Disclaimer first: TDD won't give you anything that you couldn't instead achieve via "git gud"; except perhaps a reduced anxiety about overlooking a subtle error (but after "git gud", you don't _make_ subtle errors, do you?)

The main justification for test first is something like this: "we didn't have to be brilliantly prescient designers to find a less tightly coupled design. We just had to be intolerant of pointless effort in writing the tests." (Aim, Fire -- Beck 2000)

TDD is, in part, an attempt at reducing the length of a feedback loop. The catch is that (in spite of the labels that have been used) the feedback loop of interest is not the programming-test loop, but instead the analysis-design-programming loop (bringing OOA, OOD, and OOP closer to each other).

The underlying assumption is something like "complicate code should be easy to test". If you believe that easy-to-test drives less-tightly-coupled design, and you think that latter characteristic is valuable, then it makes a certain amount of sense to lock in that easy-to-test constraint early.

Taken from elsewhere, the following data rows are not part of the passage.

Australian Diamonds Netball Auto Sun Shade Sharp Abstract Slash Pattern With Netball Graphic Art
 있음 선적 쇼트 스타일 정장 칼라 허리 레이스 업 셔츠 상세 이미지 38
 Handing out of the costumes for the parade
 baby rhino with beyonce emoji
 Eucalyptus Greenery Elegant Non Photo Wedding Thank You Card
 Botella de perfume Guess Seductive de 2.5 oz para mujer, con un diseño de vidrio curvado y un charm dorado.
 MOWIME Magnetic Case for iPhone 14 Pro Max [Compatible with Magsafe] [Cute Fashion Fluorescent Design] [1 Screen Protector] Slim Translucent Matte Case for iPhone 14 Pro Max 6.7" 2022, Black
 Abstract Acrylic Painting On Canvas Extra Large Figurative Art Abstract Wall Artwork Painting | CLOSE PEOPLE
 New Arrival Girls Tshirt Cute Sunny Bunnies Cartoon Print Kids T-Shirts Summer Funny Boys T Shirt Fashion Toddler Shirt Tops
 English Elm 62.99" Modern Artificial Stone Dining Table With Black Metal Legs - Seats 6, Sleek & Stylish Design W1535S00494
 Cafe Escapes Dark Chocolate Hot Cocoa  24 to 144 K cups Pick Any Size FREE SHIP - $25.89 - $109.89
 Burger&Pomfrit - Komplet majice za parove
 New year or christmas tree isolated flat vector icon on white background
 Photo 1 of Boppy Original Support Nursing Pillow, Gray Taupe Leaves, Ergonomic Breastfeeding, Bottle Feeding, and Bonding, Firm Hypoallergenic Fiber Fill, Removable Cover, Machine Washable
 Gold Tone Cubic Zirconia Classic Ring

"TDD strikes me as a practice that slows you down a fair amount yet still doesn't offer anything close to complete formal validation"

Yes and... that's not TDD's job? The automated checks used in TDD are written by the developer to satisfy the needs of the developer; if the thing you want is complete formal validation, then you should be using tools designed to meet that need. TDD might give you a higher success rate when you subject candidate systems to formal validation, and should give you lower costs when revising a failed candidate, but "the TDDs passed, ship it" is _not_ a risk free proposition.

Beck again: "I never said test-first was a testing technique. In fact, if I remember correctly, I explicitly stated that it _wasn't_."